J Neurol Surg B Skull Base 2015; 76 - P095
DOI: 10.1055/s-0035-1546722

Far Medial Transoral Approach to the Infratemporal Fossa: An Anatomic Feasibility Study for a Multiportal Approach to the Infratemporal Fossa

Hafiz Patwa 1, Daniel Prevedello 1, Ricardo Carrau 1
  • 1Ohio state university, Ohio, United States

Background: Various disease processes affect the infratemporal fossa (ITF), including malignant and benign pathologies. Traditional approaches to the ITF are associated with significant morbidity because of the complex anatomy of this region which limits surgical access to this region, and; therefore, requires extensive and complex approaches. Multiple approaches to the ITF have been described including open lateral skull base approaches and transnasal endoscopic approaches. In this cadaveric study, we describe the nuances of a far medial transoral endoscopic approach to the ITF as a minimally invasive option to access the ITF.

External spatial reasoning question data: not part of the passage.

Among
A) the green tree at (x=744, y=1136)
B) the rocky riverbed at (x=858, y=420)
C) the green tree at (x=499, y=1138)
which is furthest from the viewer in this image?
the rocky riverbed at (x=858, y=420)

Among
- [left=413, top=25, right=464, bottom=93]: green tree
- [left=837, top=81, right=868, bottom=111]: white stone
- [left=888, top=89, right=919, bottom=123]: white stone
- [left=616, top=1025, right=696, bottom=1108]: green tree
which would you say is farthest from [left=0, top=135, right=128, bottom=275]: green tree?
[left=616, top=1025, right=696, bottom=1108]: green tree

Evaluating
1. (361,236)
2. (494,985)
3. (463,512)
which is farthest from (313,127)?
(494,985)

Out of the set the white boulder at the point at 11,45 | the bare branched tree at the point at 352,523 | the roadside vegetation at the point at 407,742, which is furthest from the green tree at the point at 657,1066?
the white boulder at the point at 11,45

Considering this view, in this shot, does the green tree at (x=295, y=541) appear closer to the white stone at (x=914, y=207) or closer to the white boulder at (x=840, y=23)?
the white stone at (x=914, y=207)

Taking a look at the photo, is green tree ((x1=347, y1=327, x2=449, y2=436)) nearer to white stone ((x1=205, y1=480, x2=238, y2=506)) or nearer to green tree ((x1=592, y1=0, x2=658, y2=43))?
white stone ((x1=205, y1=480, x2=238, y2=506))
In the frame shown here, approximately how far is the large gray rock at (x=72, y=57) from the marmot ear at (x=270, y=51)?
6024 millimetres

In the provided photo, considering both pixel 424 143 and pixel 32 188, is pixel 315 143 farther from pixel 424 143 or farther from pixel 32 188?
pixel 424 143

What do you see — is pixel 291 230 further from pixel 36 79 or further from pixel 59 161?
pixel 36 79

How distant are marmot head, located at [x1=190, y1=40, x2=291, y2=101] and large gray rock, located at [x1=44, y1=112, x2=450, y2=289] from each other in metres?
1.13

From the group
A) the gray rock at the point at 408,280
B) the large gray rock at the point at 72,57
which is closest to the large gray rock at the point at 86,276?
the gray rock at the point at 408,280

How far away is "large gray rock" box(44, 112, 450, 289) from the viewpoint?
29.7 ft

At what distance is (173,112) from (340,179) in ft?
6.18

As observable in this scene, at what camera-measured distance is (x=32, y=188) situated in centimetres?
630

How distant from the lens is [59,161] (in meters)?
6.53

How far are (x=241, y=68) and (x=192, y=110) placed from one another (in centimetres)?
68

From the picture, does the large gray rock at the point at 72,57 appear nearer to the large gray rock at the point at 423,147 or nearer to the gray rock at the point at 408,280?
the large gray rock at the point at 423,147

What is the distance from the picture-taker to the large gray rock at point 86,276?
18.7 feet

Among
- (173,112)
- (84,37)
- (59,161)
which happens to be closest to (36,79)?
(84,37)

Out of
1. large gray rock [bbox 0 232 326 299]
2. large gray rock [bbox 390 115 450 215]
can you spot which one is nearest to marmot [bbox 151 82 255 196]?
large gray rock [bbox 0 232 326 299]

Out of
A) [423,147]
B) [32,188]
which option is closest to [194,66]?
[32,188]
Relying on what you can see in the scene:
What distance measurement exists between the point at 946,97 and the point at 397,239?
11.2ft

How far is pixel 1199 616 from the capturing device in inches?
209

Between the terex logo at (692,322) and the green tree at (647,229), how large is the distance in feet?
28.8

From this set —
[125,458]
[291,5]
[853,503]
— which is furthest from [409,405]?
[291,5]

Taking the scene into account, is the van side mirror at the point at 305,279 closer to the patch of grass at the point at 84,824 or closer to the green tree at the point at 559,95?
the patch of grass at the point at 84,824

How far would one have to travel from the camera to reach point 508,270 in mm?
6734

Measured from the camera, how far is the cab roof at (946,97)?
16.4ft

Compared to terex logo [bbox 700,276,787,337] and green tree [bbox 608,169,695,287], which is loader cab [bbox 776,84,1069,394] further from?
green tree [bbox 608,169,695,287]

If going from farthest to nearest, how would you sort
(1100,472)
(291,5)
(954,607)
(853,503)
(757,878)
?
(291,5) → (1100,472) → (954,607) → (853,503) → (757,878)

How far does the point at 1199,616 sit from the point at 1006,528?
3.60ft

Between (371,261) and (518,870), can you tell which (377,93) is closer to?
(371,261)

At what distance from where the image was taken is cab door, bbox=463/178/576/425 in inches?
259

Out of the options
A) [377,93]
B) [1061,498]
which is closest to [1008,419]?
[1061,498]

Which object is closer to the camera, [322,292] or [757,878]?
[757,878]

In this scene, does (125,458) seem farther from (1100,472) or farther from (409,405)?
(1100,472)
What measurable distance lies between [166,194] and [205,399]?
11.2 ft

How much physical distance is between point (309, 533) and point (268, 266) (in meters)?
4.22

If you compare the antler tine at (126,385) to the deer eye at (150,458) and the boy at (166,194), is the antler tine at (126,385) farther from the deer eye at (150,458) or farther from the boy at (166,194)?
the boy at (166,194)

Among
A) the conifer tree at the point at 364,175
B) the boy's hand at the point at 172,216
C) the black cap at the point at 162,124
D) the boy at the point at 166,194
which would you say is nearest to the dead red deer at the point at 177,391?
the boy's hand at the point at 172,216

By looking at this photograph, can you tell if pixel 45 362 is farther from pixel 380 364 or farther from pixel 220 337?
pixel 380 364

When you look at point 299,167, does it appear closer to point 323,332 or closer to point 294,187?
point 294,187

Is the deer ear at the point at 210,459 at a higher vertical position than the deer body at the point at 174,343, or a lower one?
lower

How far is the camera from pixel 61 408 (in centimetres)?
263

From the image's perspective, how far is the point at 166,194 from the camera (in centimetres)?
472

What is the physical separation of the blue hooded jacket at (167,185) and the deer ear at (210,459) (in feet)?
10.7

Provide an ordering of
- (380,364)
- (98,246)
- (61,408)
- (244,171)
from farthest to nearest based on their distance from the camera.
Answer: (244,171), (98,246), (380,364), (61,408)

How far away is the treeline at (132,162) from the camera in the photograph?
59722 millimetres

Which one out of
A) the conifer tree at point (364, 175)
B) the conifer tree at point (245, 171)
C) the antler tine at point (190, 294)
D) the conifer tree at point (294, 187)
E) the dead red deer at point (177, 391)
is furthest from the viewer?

Objective: This study aims to demonstrate the surgical anatomy of a far medial transoral approach to the ITF. This study aims to describe surgical corridors for an endoscopic-assisted approach, and in so doing describe the anatomic relationships of the key neural, vascular, muscular and skeletal structures of the ITF. This study also aims to describe the anatomic limitations of this approach.

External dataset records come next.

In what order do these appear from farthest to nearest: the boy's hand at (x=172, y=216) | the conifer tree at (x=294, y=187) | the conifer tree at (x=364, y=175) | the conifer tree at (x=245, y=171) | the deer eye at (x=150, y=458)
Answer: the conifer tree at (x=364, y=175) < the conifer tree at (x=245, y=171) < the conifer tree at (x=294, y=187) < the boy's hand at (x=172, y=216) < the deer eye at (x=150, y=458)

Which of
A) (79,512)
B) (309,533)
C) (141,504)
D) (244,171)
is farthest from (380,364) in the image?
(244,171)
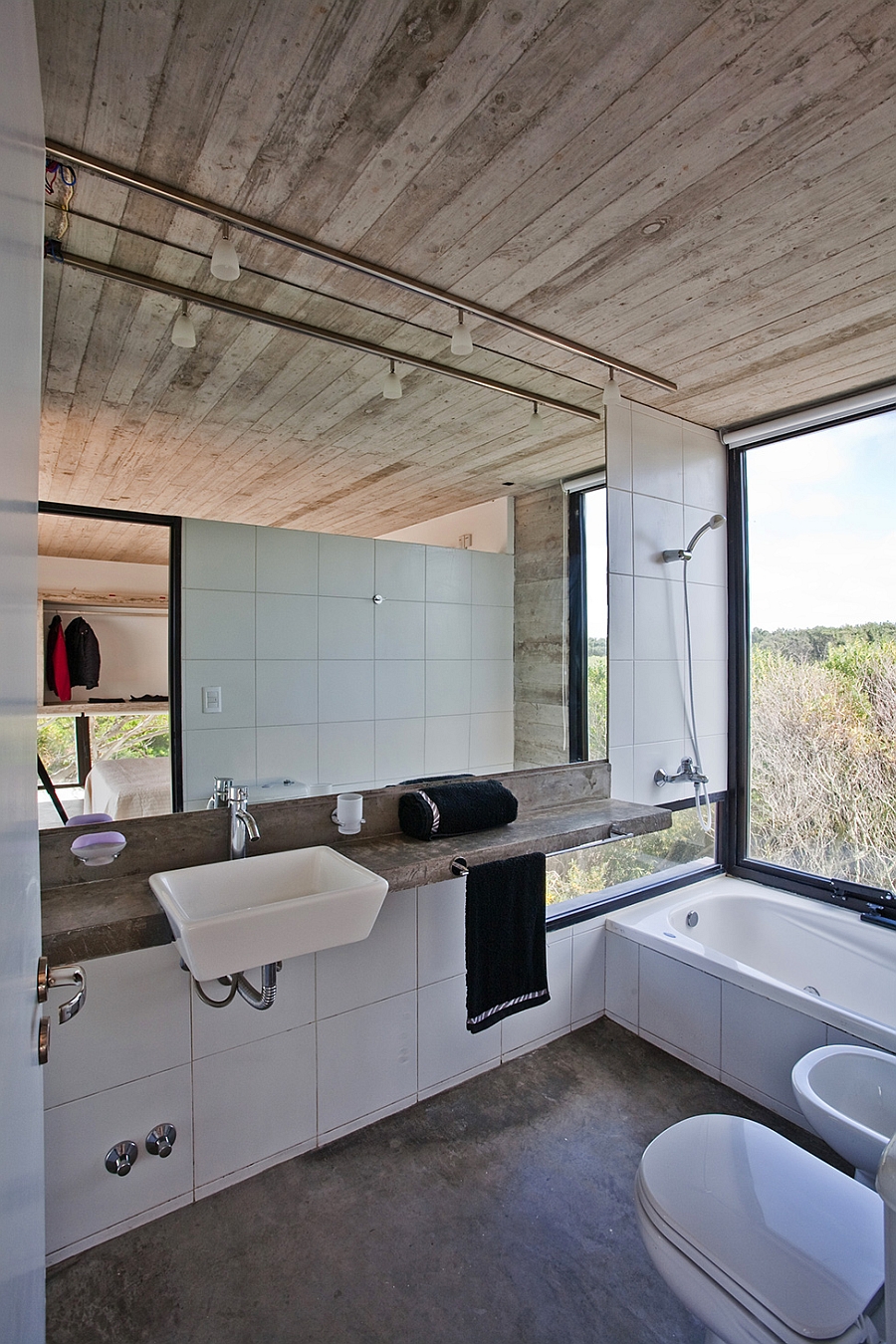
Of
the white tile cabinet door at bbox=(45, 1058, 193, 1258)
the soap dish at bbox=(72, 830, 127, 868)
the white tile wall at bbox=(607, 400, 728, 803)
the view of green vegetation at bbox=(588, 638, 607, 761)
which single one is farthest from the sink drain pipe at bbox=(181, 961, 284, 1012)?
the white tile wall at bbox=(607, 400, 728, 803)

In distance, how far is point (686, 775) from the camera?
2900mm

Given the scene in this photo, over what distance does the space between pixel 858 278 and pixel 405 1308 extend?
2.84 metres

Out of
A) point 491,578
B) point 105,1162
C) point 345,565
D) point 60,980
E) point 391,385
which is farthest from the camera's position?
point 491,578

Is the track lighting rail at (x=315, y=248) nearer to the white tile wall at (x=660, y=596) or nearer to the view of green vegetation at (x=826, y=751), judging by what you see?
the white tile wall at (x=660, y=596)

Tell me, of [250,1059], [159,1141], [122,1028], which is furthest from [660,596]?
[159,1141]

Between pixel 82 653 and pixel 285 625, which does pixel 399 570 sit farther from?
pixel 82 653

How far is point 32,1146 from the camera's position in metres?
0.83

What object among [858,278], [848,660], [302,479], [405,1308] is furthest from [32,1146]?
[848,660]

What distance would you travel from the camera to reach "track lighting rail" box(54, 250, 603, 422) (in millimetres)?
1597

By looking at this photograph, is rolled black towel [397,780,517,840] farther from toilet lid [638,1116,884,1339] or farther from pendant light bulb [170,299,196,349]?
pendant light bulb [170,299,196,349]

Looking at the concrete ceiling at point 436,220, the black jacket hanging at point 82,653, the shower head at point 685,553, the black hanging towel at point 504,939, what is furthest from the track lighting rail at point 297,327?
the black hanging towel at point 504,939

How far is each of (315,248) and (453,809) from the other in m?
1.53

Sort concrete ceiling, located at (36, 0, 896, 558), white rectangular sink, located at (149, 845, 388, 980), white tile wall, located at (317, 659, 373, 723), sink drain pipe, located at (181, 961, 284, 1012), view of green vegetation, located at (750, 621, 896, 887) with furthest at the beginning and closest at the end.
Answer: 1. view of green vegetation, located at (750, 621, 896, 887)
2. white tile wall, located at (317, 659, 373, 723)
3. sink drain pipe, located at (181, 961, 284, 1012)
4. white rectangular sink, located at (149, 845, 388, 980)
5. concrete ceiling, located at (36, 0, 896, 558)

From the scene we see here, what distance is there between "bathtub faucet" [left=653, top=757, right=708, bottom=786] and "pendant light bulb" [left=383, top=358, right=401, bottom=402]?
6.04 feet
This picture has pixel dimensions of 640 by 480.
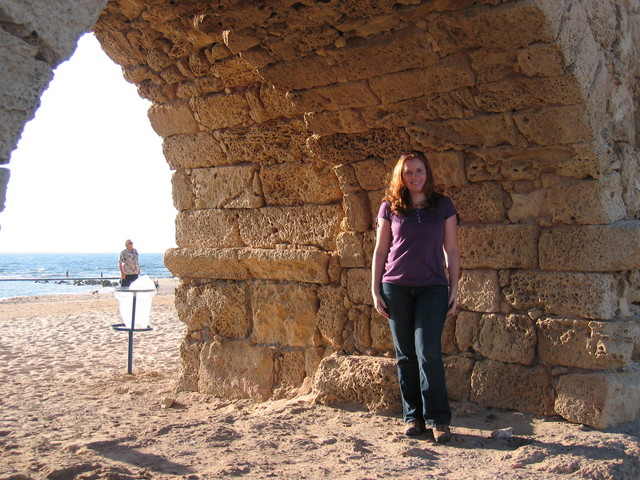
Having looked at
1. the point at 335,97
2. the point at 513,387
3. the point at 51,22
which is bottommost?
the point at 513,387

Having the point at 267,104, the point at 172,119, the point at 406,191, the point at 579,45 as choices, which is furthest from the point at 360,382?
the point at 172,119

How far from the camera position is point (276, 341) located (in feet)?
16.9

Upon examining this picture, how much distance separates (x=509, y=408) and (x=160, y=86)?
141 inches

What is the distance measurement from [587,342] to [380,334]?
54.9 inches

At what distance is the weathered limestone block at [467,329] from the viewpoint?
14.1 feet

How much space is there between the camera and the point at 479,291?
4.28m

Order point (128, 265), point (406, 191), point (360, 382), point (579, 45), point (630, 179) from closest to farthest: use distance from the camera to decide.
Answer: point (579, 45), point (406, 191), point (630, 179), point (360, 382), point (128, 265)

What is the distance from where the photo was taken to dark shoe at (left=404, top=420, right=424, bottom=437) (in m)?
3.88

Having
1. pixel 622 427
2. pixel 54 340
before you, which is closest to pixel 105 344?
pixel 54 340

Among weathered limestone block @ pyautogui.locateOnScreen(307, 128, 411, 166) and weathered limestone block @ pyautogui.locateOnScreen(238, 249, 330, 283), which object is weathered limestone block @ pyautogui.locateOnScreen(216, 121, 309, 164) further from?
weathered limestone block @ pyautogui.locateOnScreen(238, 249, 330, 283)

Methods: A total of eight infratemporal fossae, in four adult human cadaveric specimens, which had been previously injected with red- and blue-colored latex, were dissected. A far medial transoral endoscopic approach was used to access the ITF. Dissection was done under direct visualization using 0- and 30-degree endoscopes. The relationships of the key structures of the ITF were documented with high-definition images using a Storz AIDA system. Image guidance navigation was also used to describe limits of dissection.

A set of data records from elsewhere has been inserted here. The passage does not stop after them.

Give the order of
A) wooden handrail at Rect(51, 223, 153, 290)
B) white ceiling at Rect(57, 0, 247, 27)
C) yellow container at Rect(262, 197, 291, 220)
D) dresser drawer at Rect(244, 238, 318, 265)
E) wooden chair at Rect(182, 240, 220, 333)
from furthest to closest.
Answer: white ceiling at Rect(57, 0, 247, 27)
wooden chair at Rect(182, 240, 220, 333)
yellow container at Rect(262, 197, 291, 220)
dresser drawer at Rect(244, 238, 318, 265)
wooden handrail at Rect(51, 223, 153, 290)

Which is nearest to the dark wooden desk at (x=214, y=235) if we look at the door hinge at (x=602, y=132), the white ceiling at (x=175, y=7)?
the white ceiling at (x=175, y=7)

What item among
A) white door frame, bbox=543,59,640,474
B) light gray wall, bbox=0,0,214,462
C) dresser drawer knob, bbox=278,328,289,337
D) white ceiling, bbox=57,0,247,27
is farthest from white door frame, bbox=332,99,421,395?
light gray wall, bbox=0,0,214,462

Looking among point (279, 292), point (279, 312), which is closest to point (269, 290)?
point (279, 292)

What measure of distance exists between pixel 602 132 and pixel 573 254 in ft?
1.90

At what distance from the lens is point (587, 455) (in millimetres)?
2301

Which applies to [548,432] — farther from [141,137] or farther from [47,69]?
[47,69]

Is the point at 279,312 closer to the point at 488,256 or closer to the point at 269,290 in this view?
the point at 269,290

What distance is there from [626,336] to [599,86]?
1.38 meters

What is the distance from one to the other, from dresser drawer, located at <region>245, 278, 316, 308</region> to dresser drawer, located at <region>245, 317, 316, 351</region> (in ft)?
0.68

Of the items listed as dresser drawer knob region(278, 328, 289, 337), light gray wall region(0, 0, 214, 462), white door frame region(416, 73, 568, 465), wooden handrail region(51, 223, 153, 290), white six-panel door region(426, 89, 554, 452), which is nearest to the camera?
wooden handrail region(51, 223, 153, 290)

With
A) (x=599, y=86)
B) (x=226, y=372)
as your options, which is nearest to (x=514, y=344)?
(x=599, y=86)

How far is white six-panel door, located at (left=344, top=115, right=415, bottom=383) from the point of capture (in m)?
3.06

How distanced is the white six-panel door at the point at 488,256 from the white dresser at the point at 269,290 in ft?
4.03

Results: Transoral endoscopic-assisted dissection of the infratemporal fossa may be conceptually divided into two triangular corridors; the superior-medial triangle and the inferior lateral triangle. The superior-medial triangle is bounded by the lateral pterygoid plate and the posterolateral maxillary sinus wall medially, the greater sphenoid wing superiorly and the lateral pterygoid muscle laterally and inferiorly. Dissection of this triangle allows access to the pterygomaxillary fissure, the terminal branches of the maxillary artery, pterygoid plexus, the eustachian tube, and the foramen ovale. The inferior-lateral triangle is bounded by the lower head of the lateral pterygoid muscle superiorly, the superficial head of the medial pterygoid inferiorly and the mandible laterally. Dissection of this triangle allows access to the lower branches of the mandibular nerve, maxillary artery, the post styloid space, the deep lobe of the parotid gland, and the retromandibular vein.

Conclusion: This cadaveric study shows that the far medial transoral approach allows access to all critical structures of the ITF including to the retromandibular region and the poststyloid parapharyngeal spaces posteriorly, the pterygoid plates medially, the mandible laterally, the sphenoid wing superiorly, and the parapharyngeal and deep neck space inferiorly. The endoscopic-assisted transoral endoscopic approach may be a surgically viable option for management of select pathologies of the infratemporal fossa either on its own or in combination with another approach.

Images 1 and 2 demonstrate the inferior-medial triangle bounded by the lateral pterygoid muscle, medial pterygoid muscle, and the mandible.